You are spoiling philosophers’s fun.
And the assholes tying people to the tracks in the first place, get away with it.
@hisham_hm @mwl "The only real solution to the trolley problem is to find and kill the prick who keeps tying people to trolley tracks and making people choose which ones die"
https://www.caitlinjohnst.one/p/oh-no-now-the-us-will-have-a-president
@Profpatsch @mwl unfortunately, I'm afraid you overestimate the general audience outside of our bubble. A quick trip to the topic's Wikipedia page will show you how seriously people take it.
Also, never underestimate the power of memes. The rise in popularity of the likes of Bolsonaro had a lot to do with that. Turning anyone into a household name, or bringing any idea into the general discourse, no matter how, is very powerful.
@blogdiva @mwl how did this little scene about the Kobayashi Maru escape my memory? I guess I wasn’t all that invested in The Original Series and the details from that series just didn’t stick with me like the details from later iterations of Star Trek. But yeah, when you re-examine some of the doctrine it is pretty profound… sometimes.
Roddenberry was kind of the opposite of Kubrick. He was astoundingly optimistic about human nature.
I remember back in 2016 after the first time Trump was elected, to give help give people hope, The Oatmeal did a comic about how Roddenberry survived an airplane crash while he was deadheading in a Lockheed Constellation over a desert in Syria, and how he helped try to calm and comfort the passengers right up until they hit the ground. That’s the kind of guy he was, and it shows through in the science fiction he wrote.
(EDIT: it was indeed Syria, it was a Lockheed Constellation and not a DC-8, and he was the deadhead and not the copilot.)
Wow, Ramin. You just sent me on a Pan Am Flight 121 rabbithole and it was fascinating! Thank you. :) 🌸
Well... that was one of the better Star Trek riffs I've seen.
@mwl It's interesting, certainly. But it presupposes that the characters know everything that we do: That the Kobayashi Maru simulation is rigged as a no-win scenario. If everyone knew that it's a psychological test rather than a tactical simulation, it becomes useless as a psychological test.

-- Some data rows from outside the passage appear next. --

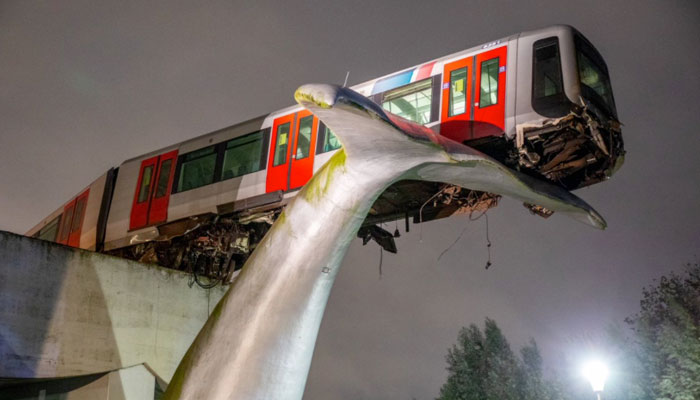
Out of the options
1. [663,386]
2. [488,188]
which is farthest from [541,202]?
[663,386]

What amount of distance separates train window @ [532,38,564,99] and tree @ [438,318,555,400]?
89.8 ft

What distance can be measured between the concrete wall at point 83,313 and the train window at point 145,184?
2501mm

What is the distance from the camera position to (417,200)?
11156mm

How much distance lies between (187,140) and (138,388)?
18.1ft

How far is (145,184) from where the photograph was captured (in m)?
14.9

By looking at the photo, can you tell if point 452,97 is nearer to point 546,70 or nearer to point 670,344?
point 546,70

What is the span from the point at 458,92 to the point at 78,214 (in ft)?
40.3

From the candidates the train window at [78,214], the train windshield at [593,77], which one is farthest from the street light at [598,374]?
the train window at [78,214]

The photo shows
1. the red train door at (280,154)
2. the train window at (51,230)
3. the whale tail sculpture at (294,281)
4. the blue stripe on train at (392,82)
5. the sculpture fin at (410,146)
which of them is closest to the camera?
the sculpture fin at (410,146)

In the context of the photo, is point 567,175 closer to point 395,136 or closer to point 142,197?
point 395,136

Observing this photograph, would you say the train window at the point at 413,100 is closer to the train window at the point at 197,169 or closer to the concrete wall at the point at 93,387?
the train window at the point at 197,169

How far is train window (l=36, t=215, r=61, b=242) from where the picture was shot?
65.7 feet

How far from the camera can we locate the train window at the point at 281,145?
12016mm

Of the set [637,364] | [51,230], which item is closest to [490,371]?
[637,364]
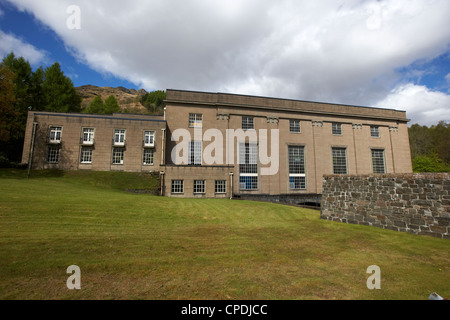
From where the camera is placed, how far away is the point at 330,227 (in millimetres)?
11289

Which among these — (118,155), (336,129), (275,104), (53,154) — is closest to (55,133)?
(53,154)

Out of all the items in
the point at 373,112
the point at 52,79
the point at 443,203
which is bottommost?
the point at 443,203

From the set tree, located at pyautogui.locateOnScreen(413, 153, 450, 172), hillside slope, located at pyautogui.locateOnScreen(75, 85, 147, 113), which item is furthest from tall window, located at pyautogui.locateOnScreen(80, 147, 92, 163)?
hillside slope, located at pyautogui.locateOnScreen(75, 85, 147, 113)

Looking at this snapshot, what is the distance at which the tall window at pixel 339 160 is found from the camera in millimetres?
39219

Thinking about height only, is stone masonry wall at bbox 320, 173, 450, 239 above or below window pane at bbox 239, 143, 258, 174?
below

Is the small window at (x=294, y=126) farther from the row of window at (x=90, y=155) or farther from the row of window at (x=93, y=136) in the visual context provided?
the row of window at (x=90, y=155)

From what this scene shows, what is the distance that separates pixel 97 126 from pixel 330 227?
32.7 metres

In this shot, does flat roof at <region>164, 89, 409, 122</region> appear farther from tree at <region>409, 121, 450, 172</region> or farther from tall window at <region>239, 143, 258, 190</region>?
tree at <region>409, 121, 450, 172</region>

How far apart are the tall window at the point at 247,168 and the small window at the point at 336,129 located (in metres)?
16.4

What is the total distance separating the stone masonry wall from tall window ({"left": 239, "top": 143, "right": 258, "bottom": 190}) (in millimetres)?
20290

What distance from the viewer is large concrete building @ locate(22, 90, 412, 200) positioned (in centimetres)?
3058

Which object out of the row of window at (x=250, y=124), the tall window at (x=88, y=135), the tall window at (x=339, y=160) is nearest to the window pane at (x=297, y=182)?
the tall window at (x=339, y=160)
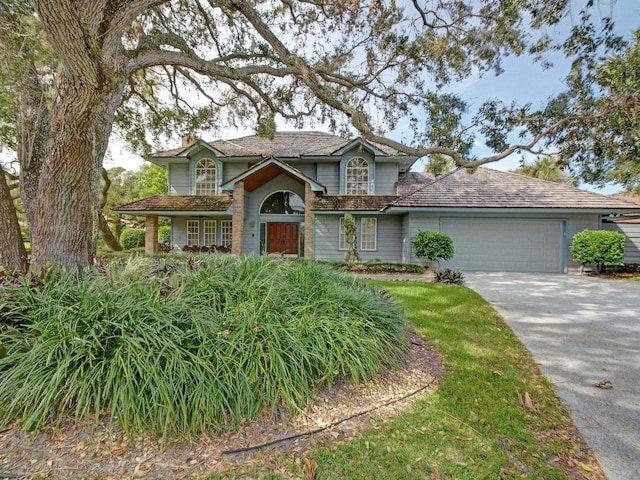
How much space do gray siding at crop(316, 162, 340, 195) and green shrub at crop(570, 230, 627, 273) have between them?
11.0 meters

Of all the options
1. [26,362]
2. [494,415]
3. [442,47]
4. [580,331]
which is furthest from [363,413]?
[442,47]

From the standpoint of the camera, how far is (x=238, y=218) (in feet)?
45.0

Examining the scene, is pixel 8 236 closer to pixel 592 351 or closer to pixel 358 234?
pixel 592 351

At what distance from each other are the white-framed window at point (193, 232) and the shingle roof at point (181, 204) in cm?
137

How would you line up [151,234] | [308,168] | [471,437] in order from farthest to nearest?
[308,168] → [151,234] → [471,437]

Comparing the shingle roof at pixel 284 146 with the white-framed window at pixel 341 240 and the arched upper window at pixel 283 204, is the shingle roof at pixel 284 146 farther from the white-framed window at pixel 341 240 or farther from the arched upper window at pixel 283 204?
the white-framed window at pixel 341 240

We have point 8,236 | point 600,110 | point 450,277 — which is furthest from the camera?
point 450,277

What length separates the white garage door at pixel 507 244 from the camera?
13016 mm

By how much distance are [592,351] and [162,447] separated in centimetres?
569

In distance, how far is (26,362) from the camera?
2.42 metres

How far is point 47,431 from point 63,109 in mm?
3948

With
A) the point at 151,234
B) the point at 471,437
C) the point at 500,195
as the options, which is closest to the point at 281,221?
the point at 151,234

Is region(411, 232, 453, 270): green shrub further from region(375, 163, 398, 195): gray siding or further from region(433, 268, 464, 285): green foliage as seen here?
region(375, 163, 398, 195): gray siding

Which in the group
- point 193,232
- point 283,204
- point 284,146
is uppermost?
point 284,146
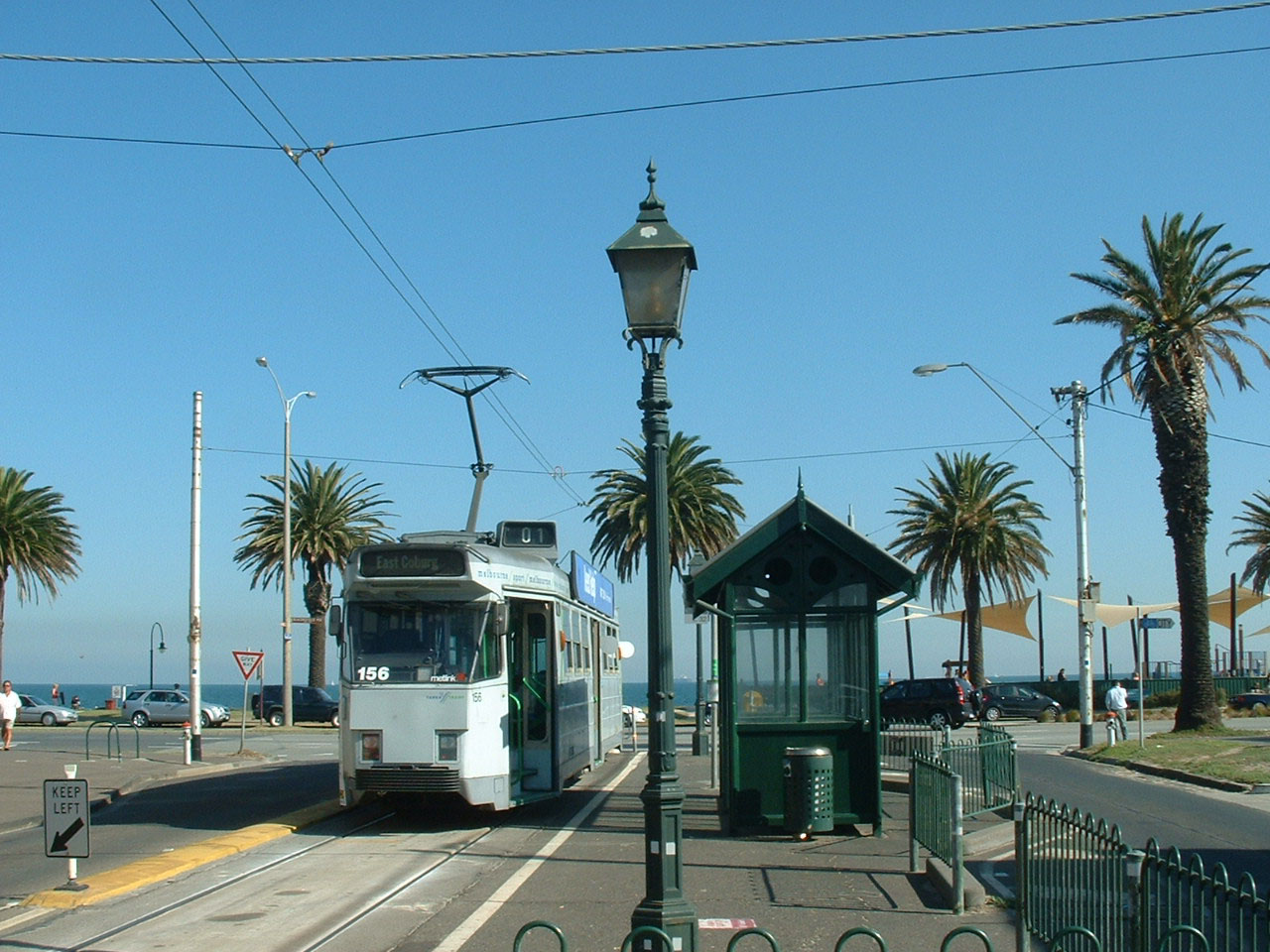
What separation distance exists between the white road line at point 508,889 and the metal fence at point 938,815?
3675 millimetres

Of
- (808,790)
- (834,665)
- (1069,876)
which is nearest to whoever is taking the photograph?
(1069,876)

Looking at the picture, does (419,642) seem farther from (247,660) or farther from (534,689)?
(247,660)

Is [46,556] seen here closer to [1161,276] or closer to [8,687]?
[8,687]

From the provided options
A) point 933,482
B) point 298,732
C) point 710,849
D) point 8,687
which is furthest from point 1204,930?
point 933,482

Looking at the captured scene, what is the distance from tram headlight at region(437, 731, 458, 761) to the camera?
15820 millimetres

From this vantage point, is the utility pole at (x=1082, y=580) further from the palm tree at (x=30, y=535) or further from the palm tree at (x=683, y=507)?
the palm tree at (x=30, y=535)

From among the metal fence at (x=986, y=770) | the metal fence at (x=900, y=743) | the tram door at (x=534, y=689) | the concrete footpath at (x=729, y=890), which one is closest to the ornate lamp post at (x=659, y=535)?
the concrete footpath at (x=729, y=890)

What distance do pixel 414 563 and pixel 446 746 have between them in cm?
215

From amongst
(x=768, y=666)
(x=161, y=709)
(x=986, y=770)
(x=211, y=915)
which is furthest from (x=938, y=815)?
(x=161, y=709)

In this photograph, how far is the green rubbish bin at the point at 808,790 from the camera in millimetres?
14969

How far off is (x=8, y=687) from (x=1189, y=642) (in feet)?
102

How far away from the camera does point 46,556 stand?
56500mm

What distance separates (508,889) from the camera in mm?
12344

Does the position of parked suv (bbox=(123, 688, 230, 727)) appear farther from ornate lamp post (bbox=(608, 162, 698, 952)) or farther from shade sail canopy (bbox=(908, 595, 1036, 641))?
ornate lamp post (bbox=(608, 162, 698, 952))
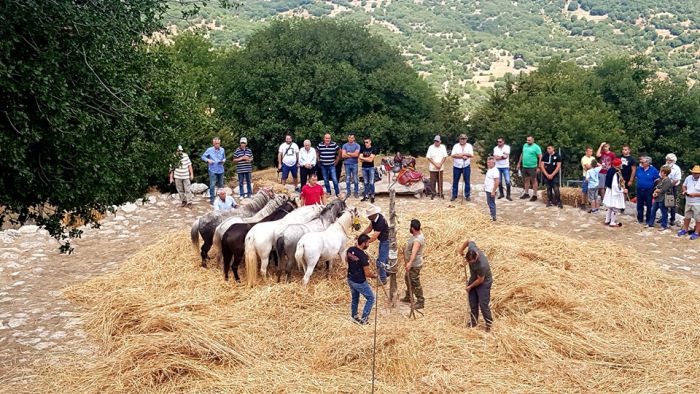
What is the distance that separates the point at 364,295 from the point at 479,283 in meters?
1.66

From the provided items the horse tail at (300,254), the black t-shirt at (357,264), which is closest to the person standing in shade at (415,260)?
the black t-shirt at (357,264)

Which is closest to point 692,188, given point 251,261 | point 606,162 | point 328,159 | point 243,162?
point 606,162

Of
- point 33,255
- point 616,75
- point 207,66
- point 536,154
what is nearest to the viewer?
point 33,255

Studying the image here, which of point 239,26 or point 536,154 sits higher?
point 239,26

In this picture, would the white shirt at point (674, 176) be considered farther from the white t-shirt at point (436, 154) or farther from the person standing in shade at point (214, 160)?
the person standing in shade at point (214, 160)

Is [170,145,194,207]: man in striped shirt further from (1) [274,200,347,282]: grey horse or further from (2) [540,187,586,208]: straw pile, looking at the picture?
(2) [540,187,586,208]: straw pile

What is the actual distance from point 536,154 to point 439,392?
10863 millimetres

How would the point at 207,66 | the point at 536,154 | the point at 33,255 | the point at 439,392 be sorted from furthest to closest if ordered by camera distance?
the point at 207,66, the point at 536,154, the point at 33,255, the point at 439,392

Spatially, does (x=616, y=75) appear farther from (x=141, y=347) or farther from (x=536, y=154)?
(x=141, y=347)

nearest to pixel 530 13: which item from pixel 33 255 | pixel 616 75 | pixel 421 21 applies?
pixel 421 21

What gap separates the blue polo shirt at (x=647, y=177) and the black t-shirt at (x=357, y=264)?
847cm

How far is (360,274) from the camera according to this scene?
929 centimetres

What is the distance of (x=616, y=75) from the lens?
97.1 ft

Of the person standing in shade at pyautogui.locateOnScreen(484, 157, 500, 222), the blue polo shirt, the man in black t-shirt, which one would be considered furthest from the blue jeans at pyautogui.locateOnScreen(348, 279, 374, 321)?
the blue polo shirt
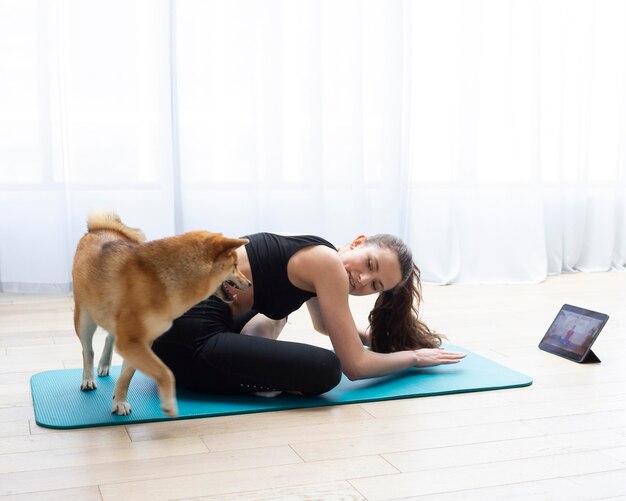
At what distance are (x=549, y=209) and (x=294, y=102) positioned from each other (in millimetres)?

Kirk knew that it was a no-win scenario because he had to take apart the simulation to understand it in order to cheat. He might have been looking for the "perfect strategy" buried in the code, but
1/
@mwl > Tell me bones, how many times have we faced a real no-win situation? A certain death in face of helping people? I write the logs, Bones. The answer is never.
Survivorship bias! This conversation isn't happening on the bridges of starships that were destroyed in real no-win situations!